The agency convened the two-day panel meeting to help untangle over 1,000 pages of conflicting evidence about Avandia’s risks.
The drug has a long, knotty history at the FDA.
Since diabetics are already predisposed to heart risks it is extremely difficult to tell which heart attacks are drug-related and which are simply caused by the disease.
The task of evaluating Avandia’s possible side effects across dozens of studies has dragged on for years without definitive answers.
Three years ago a similar FDA panel voted to keep Avandia on the market and the FDA responded by adding bolder warning labels for the drug.
“In terms of what has changed since 2007, I think the totality of evidence is much stronger,” said panelist Clifford Rosen of the Maine Medical Research Institute. “It’s still not absolute but it’s stronger.”
Despite the vote on Avandia’s heart risks, panelists didn’t reach a firm conclusion on whether it is more likely to cause death than other drugs.
The panel vote to keep Avandia on the market would appear to support FDA leadership, who have been criticized by some members of Congress for not pulling the drug.
Late Wednesday those critics were already questioning the legitimacy of the meeting.
“The result of the advisory committee vote is gravely disappointing and raises serious questions as to whether the science was presented in an unbiased manner,” said Congresswoman Rosa DeLauro, D-Conn., who has called for Avandia’s withdrawal.
Panelists sat through nearly 20 presentations on Avandia that often drew opposite conclusions.
FDA reviewer David Graham told the panel Avandia’s risks were real enough “to put you in a hospital or a cemetery.”
Graham, who wants the pill banned, recently published an analysis estimating that as many as 100,000 heart-related problems may have been caused by Avandia among seniors on Medicare.
Higher ranking FDA officials played down the drug’s risks, pointing out that clinical trials have not shown increased risk of heart attack or death with Avandia.

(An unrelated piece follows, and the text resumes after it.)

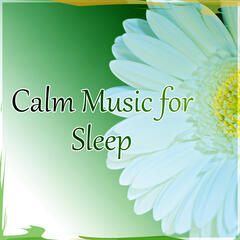 Calm Music for Sleep – Dreaming All Night, Time to Relax, Natural Stress Relief, Sensual Massage for Women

Considered the gold standard of medical research, clinical trials randomly assign patients to receive one of two drugs and follow them to see how they fare.
Minutes before the final vote on Avandia, John Jenkins, the FDA’s director for new drugs, emphasized the high bar needed to pull a previously approved drug from the market.
“The two that have been withdrawn for cardiovascular concerns — Vioxx and Zelnorm — showed three, four or five fold-increase in risk,” Jenkins said.
Panelists appeared to heed the cautionary tone.
“I would be concerned about the precedent that would be set to have this quality of data sufficient to remove a drug,” said John Teerlink of the University of San Francisco.
The FDA first approved Avandia in 1999 and it quickly became the top-selling diabetes pill in the world. U.S. sales have plummeted from $2.2 billion in 2006 to $520 million last year as safety concerns swirled around the drug.
The drug works by increasing the body’s sensitivity to insulin, a key protein needed for digestion that diabetics don’t adequately produce.
While there are more than a dozen diabetes drugs on the market, only Actos from Japan-based Takeda Pharmaceuticals works the same way as Avandia. U.S sales of Actos have risen steadily — hitting $3.4 billion last year — as Avandia’s reputation has soured.
Critics of Avandia say there is no reason to leave the drug on the market when Actos provides the same benefits without the potential heart risks.
FDA is requiring GlaxoSmithKline to conduct a definitive study comparing the safety of the two drugs, but patient enrollment has slowed to a crawl due to Avandia’s negative reputation.
The FDA panel said the study should go forward, though results will not be available for at least five years.